Thallius hat gesagt.:


> Wenn dein Interesse aber eher am wirklichen Erschaffen von Software liegt, dann mach eine Ausbildung als Programmierer.



In unserer Firma wurden vor einiger Zeit mehrere hundert Leute eingestellt, darunter auch viele ausgebildete 'frische' Fachinformatiker.
Mit einigen von denen war ich jetzt schon in Kontakt, einer davon ist auch in unserer Abteilung. Ich hab keinen gesehen, der grundsätzlich besser programmieren konnte als ein fertiger Info-Student.

In der Berufsschule lernt man absolute Basics, im Ausbildungsbetrieb sieht man das im Optimalfall das 'richtige Leben', aber immer nur die Sachen, die in dem Betrieb und der Abteilung gerade gemacht haben. Deswegen haben viele einfach nur gutes Nischenwissen.

Mal abgesehen davon, ist das Gehalt nach einer Ausbildung massiv niedriger, ich würde auf jeden Fall studieren, wenn ich die Wahl hätte


----------



## Javinner (25. Okt 2017)

Trjavnamen hat gesagt.:


> Studium = angehäuftes theoretisches  Allgemeinwissen..

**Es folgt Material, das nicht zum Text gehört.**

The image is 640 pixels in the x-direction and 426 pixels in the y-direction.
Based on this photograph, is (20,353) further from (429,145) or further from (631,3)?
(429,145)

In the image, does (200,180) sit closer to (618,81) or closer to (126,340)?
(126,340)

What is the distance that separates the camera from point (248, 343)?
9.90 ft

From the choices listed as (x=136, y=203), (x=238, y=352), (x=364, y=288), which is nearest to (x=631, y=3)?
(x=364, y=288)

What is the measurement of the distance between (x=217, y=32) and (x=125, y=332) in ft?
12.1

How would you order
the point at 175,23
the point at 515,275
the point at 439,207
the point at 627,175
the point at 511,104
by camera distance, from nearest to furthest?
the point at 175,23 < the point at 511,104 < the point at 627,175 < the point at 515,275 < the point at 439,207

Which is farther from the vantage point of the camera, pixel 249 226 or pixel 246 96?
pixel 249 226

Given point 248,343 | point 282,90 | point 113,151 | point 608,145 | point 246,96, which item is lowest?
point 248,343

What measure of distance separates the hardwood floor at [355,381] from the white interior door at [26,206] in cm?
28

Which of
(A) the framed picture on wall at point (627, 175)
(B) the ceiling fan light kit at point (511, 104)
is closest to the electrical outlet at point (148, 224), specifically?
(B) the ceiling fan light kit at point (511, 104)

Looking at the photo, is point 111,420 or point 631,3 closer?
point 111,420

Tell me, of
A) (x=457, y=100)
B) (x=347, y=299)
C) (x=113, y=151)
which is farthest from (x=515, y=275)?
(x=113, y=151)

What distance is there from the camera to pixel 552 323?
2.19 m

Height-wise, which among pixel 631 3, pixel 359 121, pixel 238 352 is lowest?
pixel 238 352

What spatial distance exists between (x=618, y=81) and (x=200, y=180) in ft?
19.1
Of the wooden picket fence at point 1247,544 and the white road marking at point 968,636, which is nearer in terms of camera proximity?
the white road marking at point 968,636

Es kommt immer auf ein selbst an: ich komme aus dem Metallbereich und
über den Daumen gepeilt kann auch nur jeder zweite Zerspanungsmechaniker programmieren. Woran es liegt? An einem selbst! Ich vermisse die Ernsthaftigkeit und auch die Aufrichtigkeit, einen Beruf, für welchen man sich entschieden hat, ernsthaft zu erlernen um es später auch professionell ausüben zu können. Zumal es in diesem Bereich genug Software(kostenlos) zur Verfügung steht und man nur Ehrgeiz und Interesse mitbringen sollte.
Wenn Fragen auftreten, dann stehen einem in der Firma, aber auch in der Schule genug Leute zur Seite, die es einem erklären können.

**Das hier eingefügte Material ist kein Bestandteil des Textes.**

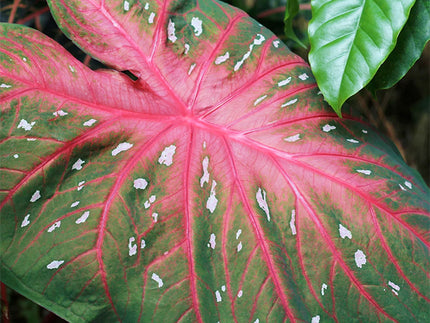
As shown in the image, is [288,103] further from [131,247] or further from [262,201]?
[131,247]

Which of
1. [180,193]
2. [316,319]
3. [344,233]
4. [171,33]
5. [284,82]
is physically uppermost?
[171,33]

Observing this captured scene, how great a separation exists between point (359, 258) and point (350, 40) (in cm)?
35

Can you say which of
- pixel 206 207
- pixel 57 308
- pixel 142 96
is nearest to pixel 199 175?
pixel 206 207

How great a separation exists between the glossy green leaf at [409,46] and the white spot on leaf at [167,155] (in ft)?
1.32

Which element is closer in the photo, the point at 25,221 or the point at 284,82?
the point at 25,221

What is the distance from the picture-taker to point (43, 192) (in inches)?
26.6

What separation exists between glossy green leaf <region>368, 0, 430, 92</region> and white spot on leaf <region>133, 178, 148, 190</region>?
0.47m

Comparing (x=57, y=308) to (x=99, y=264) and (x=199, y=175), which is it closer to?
(x=99, y=264)

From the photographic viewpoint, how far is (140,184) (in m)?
0.70

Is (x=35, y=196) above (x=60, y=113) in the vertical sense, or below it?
below

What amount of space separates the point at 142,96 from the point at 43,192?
23 cm

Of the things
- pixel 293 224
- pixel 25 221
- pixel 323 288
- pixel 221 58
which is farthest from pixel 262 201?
pixel 25 221

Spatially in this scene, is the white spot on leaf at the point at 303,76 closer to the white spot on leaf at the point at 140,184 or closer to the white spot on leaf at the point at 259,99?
the white spot on leaf at the point at 259,99

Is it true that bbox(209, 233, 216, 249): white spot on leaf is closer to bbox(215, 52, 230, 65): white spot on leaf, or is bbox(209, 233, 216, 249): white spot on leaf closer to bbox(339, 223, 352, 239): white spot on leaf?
bbox(339, 223, 352, 239): white spot on leaf
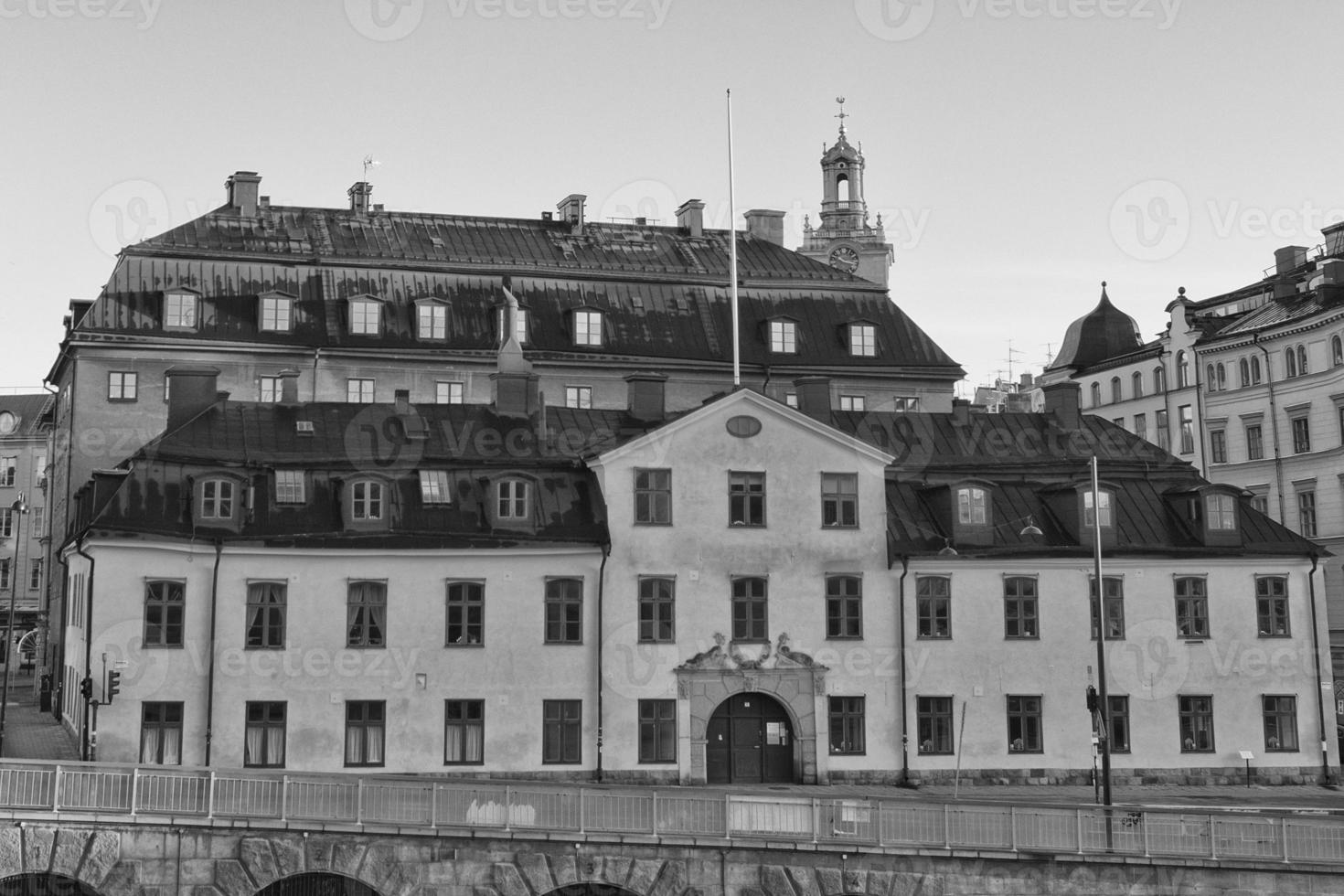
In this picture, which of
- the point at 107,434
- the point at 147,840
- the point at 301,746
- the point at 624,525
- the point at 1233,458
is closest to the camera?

Und hier ist es genau so gelagert! Es liegt an einem selbst, womit man sich über die Jahre beschäftigt. Ein klarer Vorteil ist der direkte Kontakt zu Uni- oder FH-Personal, aber auch im Betrieb, und ich bin mir hier sehr sicher, dass in jeder Bildungsstätte es für ambitionierten Studenten vieles leichter ist, als alleine Abends nach der Arbeit sich den Sachen widmen, welche doch schon sehr schwer zu verstehen sind, wenn man sich nicht damit auskennt.

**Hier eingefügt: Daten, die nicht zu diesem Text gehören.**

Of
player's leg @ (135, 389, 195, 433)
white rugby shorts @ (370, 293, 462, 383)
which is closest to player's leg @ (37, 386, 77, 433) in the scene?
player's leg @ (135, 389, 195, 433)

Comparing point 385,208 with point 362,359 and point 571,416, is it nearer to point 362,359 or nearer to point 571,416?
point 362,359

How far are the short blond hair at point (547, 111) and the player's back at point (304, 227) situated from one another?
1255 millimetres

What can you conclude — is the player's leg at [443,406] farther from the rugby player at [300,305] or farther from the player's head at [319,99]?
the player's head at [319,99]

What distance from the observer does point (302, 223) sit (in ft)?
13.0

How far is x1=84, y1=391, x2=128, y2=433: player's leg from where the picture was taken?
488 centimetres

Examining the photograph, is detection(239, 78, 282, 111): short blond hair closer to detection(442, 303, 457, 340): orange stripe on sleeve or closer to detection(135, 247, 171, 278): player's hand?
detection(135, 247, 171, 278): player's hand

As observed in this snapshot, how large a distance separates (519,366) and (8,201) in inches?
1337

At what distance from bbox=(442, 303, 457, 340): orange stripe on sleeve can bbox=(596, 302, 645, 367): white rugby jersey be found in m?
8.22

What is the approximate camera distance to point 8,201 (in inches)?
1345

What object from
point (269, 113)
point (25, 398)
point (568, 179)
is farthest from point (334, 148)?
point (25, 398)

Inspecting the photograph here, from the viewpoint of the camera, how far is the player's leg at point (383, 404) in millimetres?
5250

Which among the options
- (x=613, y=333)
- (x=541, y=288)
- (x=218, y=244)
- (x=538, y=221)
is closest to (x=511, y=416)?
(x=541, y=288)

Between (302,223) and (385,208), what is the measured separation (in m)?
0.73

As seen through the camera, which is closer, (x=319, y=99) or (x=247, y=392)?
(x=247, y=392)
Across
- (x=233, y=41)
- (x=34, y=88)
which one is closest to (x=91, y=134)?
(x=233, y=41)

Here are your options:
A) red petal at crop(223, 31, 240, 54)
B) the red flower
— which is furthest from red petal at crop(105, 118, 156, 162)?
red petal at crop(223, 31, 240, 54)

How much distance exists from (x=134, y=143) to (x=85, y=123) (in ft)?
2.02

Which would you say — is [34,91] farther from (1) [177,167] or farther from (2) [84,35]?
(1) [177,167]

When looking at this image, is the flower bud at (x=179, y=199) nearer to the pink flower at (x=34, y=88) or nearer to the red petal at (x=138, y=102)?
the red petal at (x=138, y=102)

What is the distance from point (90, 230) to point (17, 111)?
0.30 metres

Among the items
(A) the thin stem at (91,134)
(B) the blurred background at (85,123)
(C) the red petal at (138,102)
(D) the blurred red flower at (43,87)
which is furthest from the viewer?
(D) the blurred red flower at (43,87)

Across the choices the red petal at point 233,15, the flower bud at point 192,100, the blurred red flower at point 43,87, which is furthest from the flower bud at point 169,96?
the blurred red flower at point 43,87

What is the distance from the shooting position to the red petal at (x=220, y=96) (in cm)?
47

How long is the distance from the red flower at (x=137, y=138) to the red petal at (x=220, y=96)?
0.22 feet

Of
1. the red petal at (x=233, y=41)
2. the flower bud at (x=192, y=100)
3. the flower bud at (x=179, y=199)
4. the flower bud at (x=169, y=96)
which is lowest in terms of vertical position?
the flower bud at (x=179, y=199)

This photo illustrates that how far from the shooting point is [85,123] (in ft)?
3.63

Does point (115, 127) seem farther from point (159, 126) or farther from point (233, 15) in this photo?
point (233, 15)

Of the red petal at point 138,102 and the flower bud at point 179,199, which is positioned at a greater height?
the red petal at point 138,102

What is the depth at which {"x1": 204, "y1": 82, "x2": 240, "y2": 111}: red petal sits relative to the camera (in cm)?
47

Dieses Halbwissen basiert leider an der mittlerweile sehr laschen Ausbildung!
Ich glaube, seit 2012 ist der Handwerksmeister dem Bachelor gleichgestellt.
Aus meiner Sicht ein Vergleich von Apfel und Birnen!
Ebenso hat sich auch in der Ausbildung was geändert. Hatte man noch Anfang des Jahrtausend Voraussetzungen wie Mindestnote von 2.3(Gesellenbrief) und mindestens 3 Jahre Berufserfahrung mitbringen müssen, so ist es seit mindestens 5 Jahren so, dass man direkt nach dem Gesellenbrief den Meister machen kann, Mindestnote 4.4!

Ich will sagen, dass du hier Recht hast, wenn du meinst, dass die Ausbildung, also die Mindestanforderungen, viel zu lasch sind. Ebenso bin ich überzeugt von, dass jemand mit Interesse ein Studium, bzw. die gegebenen Möglichkeiten ganz anders nutzt, als jemand, der auf der Suche nach sich selbst ist.



> Mal abgesehen davon, ist das Gehalt nach einer Ausbildung massiv niedriger, ich würde auf jeden Fall studieren, wenn ich die Wahl hätte


Das stimmt! Ich kenne zwei Erzieher, beide arbeiten in der gleichen Firma,
die eine hat Studiert, die andere lernte aus. Beide haben beinahe gleichzeitig angefangen. Die mit akademischem Grad bekam zu Beginn ca. 600€ mehr Lohn. Von den Aufstiegschancen ganz abgesehen.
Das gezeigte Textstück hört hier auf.